Il saggista Mike Rotschild, autore di uno studio su QAnon, spiega che la “mentalità manichea, Bene contro Male, Noi contro Tutti, il nostro Credo avverso alle loro Bugie”, fluisca da destra a sinistra nella campagna elettorale più radicale del secolo, “Trump è il male assoluto, dunque ogni strumento è lecito per fermarlo, e chi lo vota è nemico da atterrare”. L’influencer democratico @LakotaMain1, forte di una comunità di mezzo milione di persone su X, ritiene “ovvio che Trump abbia sacrificato da vittime i militanti, durante l’attentato sceneggiato, con tanto di finto sangue e bandiera Usa capovolta: non ci cascate!”. Un sondaggio Morning Consult stima che un terzo degli elettori democratici – 81.283.501 nel 2020, quindi 27 milioni di persone – crede che gli attacchi contro Trump siano un trucco della sua campagna.
Il deputato democratico Jamaal Bowman arringa un comizio pro palestinese: “Non ci sono prove che miliziani di Hamas abbiamo stuprato donne ebree il 7 ottobre, è propaganda di Israele”, pagando l’affermazione con la sconfitta alle primarie del partito malgrado il sostegno del senatore Sanders e della deputata Ocasio-Cortez, ma lasciando una scia velenosa online. Dalla trincea trumpiana il tiro è invertito a ogni ora, sono gli “antifa” e Kamala Harris i capi del terrorismo domestico.
Un presente distopico
Hewlett e Packard e i loro maestri Terman e Bush, non avrebbero immaginato che “lo stato d’animo” Silicon Valley diventasse landa di paura e intolleranza. “Tecnofascisti” e “Tecnocomunisti” combattono le loro crociate e non attendetevi tregue, prima o dopo il 5 novembre, chiunque vinca. Non a caso Trump arruola nei giorni finali della corsa Laura Loomer, 31 anni, plasmata dalla chirurgia estetica, influencer maestra nei video registrati di nascosto (un diplomatico europeo la definisce ironicamente “Maria Rosaria Boccia in Florida” in riferimento agli scandali italiani), stratega dell’alzare il tono al parossismo: “L’attentato alle Torri Gemelle del 2001 fu organizzato in casa nostra”, forse dalla Cia; “l’Islam è un cancro, dobbiamo reclutare squadre di suprematisti bianchi”, “se eleggono Harris, Washington puzzerà di curry e spezie indiane”; “i democratici vogliono camere a gas per gli ebrei”; “dopo il voto organizzeremo plotoni di esecuzione per democratici e marxisti ebrei”; “ha ragione Kanye West, Hitler non aveva colpe, peggio di lui i liberal-fascisti” e via farneticando.

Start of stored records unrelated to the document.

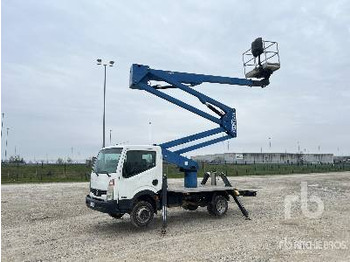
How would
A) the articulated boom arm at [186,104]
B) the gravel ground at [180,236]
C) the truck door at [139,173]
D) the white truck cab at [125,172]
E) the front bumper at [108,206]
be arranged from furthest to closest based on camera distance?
1. the articulated boom arm at [186,104]
2. the truck door at [139,173]
3. the white truck cab at [125,172]
4. the front bumper at [108,206]
5. the gravel ground at [180,236]

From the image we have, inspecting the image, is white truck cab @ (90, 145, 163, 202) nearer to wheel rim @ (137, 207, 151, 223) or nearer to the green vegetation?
wheel rim @ (137, 207, 151, 223)

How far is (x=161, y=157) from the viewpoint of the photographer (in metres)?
10.6

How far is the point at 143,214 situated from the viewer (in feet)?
32.2

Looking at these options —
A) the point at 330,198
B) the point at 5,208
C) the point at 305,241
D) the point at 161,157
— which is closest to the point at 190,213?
the point at 161,157

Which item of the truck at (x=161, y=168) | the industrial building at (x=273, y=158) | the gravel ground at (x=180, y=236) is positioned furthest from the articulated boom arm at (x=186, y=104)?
the industrial building at (x=273, y=158)

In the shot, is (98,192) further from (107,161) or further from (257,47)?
(257,47)

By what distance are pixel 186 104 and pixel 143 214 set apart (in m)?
4.03

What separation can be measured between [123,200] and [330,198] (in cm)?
1232

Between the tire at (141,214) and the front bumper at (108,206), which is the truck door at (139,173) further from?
the tire at (141,214)

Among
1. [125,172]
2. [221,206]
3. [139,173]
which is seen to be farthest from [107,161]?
[221,206]

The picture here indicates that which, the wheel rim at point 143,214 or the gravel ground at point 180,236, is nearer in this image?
the gravel ground at point 180,236

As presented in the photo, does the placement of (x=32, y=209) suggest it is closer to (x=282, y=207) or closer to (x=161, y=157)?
(x=161, y=157)

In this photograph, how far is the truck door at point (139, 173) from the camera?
31.3 ft

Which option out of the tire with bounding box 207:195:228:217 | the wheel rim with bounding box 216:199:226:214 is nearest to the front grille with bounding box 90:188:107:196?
the tire with bounding box 207:195:228:217
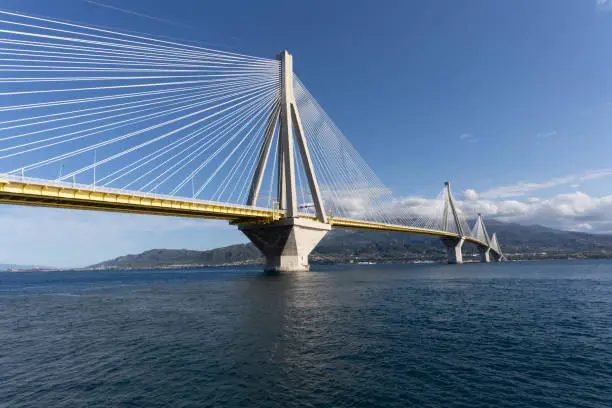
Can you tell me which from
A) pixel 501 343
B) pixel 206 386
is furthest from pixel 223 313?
pixel 501 343

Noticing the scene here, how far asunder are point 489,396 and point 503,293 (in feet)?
92.5

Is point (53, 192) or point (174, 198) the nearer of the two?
point (53, 192)

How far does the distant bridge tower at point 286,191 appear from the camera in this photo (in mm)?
54719

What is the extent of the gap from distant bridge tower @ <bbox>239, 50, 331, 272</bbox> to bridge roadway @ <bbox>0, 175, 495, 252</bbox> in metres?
2.24

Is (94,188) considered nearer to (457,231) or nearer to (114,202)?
(114,202)

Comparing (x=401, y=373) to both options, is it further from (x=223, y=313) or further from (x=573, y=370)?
(x=223, y=313)

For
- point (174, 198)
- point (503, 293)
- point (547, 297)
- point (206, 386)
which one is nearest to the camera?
point (206, 386)

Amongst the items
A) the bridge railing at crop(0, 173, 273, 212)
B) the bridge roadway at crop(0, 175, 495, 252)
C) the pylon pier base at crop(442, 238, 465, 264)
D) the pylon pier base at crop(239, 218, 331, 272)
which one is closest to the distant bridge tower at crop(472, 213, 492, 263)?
the pylon pier base at crop(442, 238, 465, 264)

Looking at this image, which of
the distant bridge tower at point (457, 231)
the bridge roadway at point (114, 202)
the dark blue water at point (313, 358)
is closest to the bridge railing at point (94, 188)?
the bridge roadway at point (114, 202)

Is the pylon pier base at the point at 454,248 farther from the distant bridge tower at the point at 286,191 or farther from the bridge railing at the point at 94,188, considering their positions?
the bridge railing at the point at 94,188

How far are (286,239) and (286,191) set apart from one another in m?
8.03

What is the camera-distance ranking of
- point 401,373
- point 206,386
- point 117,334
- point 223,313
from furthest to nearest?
point 223,313
point 117,334
point 401,373
point 206,386

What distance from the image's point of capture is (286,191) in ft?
182

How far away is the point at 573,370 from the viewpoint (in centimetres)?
1237
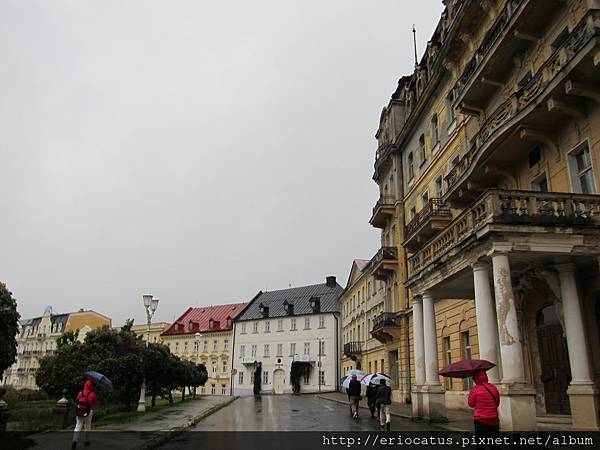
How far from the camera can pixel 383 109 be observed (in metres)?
35.2

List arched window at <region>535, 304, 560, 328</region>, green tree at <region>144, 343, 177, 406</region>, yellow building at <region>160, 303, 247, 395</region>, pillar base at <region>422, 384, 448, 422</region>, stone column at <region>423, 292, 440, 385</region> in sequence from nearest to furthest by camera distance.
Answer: arched window at <region>535, 304, 560, 328</region> < pillar base at <region>422, 384, 448, 422</region> < stone column at <region>423, 292, 440, 385</region> < green tree at <region>144, 343, 177, 406</region> < yellow building at <region>160, 303, 247, 395</region>

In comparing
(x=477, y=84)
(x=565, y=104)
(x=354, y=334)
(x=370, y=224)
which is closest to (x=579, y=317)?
(x=565, y=104)

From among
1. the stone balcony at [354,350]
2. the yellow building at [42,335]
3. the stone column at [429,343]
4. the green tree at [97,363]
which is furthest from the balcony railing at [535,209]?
the yellow building at [42,335]

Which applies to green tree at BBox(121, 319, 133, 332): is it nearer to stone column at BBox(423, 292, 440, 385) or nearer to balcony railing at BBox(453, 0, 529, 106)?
stone column at BBox(423, 292, 440, 385)

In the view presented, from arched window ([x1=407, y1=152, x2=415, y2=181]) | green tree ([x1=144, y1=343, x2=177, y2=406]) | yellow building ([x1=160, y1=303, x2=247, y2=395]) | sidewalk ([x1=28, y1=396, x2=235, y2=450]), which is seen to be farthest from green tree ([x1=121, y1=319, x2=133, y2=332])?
yellow building ([x1=160, y1=303, x2=247, y2=395])

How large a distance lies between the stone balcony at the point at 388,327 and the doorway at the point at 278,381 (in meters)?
37.2

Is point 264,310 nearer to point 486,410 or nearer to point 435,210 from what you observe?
point 435,210

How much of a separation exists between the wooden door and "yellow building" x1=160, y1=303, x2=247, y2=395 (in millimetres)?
59588

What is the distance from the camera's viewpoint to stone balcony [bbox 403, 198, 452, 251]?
2227 centimetres

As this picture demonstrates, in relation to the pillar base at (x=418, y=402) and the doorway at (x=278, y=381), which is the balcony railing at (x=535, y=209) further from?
the doorway at (x=278, y=381)

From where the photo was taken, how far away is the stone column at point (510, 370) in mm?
11273

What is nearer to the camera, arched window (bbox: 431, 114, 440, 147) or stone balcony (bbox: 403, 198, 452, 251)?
stone balcony (bbox: 403, 198, 452, 251)

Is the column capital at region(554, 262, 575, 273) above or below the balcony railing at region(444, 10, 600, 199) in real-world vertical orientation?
below

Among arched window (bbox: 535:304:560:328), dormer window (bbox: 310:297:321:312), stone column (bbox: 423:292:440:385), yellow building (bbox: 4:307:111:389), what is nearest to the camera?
arched window (bbox: 535:304:560:328)
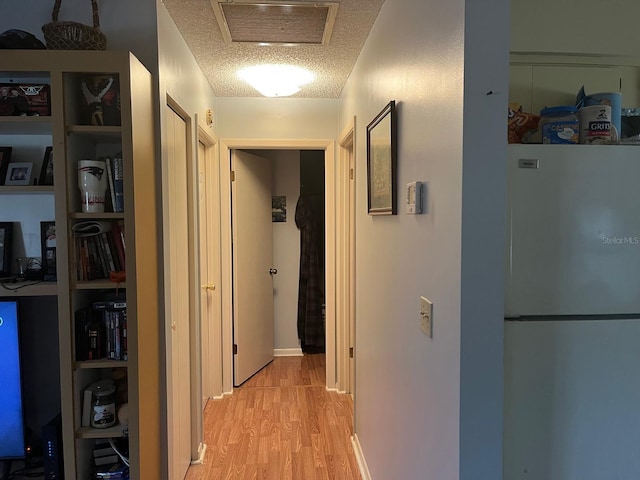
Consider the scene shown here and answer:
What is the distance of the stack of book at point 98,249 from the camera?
1.49m

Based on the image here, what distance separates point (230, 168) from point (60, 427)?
7.05 ft

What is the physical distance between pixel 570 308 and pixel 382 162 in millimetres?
919

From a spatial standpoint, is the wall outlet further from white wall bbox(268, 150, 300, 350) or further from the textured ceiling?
white wall bbox(268, 150, 300, 350)

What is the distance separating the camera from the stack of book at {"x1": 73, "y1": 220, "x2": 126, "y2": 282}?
1.49m

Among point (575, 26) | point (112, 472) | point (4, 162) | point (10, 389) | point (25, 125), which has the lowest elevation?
point (112, 472)

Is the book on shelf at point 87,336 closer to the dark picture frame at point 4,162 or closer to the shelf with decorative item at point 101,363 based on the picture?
the shelf with decorative item at point 101,363

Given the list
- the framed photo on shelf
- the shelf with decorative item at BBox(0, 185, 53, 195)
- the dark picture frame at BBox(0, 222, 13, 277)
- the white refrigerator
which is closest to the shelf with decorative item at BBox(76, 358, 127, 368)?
the dark picture frame at BBox(0, 222, 13, 277)

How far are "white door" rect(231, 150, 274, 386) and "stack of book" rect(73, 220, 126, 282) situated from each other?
68.2 inches

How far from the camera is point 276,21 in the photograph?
74.4 inches

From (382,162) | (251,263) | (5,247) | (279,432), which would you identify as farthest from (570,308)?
(251,263)

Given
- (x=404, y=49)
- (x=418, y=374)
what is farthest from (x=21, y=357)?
(x=404, y=49)

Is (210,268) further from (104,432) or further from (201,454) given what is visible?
(104,432)

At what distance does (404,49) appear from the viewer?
4.76 ft

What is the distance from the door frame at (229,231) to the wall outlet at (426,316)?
1.98 metres
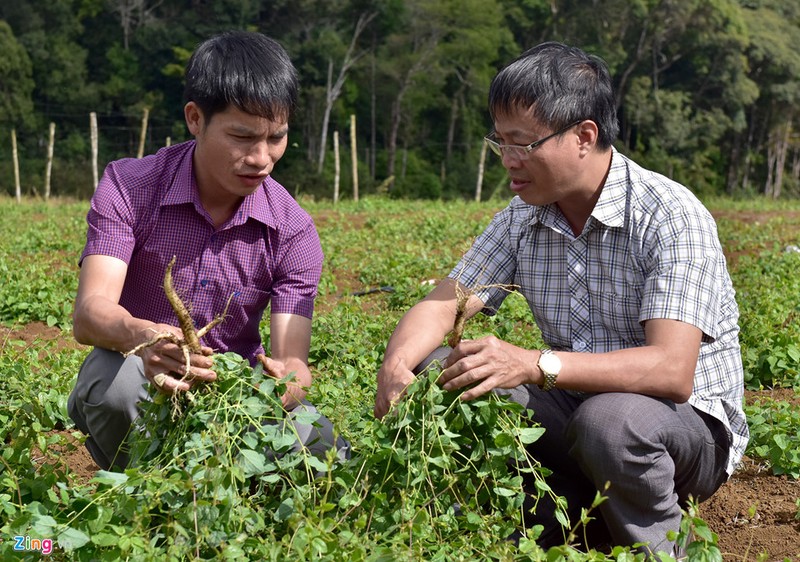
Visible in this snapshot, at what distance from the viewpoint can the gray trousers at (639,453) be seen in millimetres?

Due senatori trumpiani, Graham e Tillis ammoniscono, “Laura Loomer è razzista, ci farà perdere voti”, ma Trump non vuole ascoltarli, secondo il gossip, da New York a San Francisco, perché sedotto dalla sua avvenenza, secondo le vecchie volpi perché cosciente del lieve ritardo nei sondaggi e disposto a incendiare l’opinione pubblica pur di rimontare. Chiunque abbia ragione poco importa, i 50 giorni di violenza, speriamo solo verbale, che l’America ha davanti parlano di noi, Europa e Italia, in una politica dove la dialettica superstite è Amico-Nemico e il web, sognato per il dialogo, serve a raccogliere voti, consensi, potere, lasciandosi dietro la terra bruciata dell’odio che non si redime, con democrazia e Costituzione a cedere governo, potere e legittimità al Dittatore Digitale.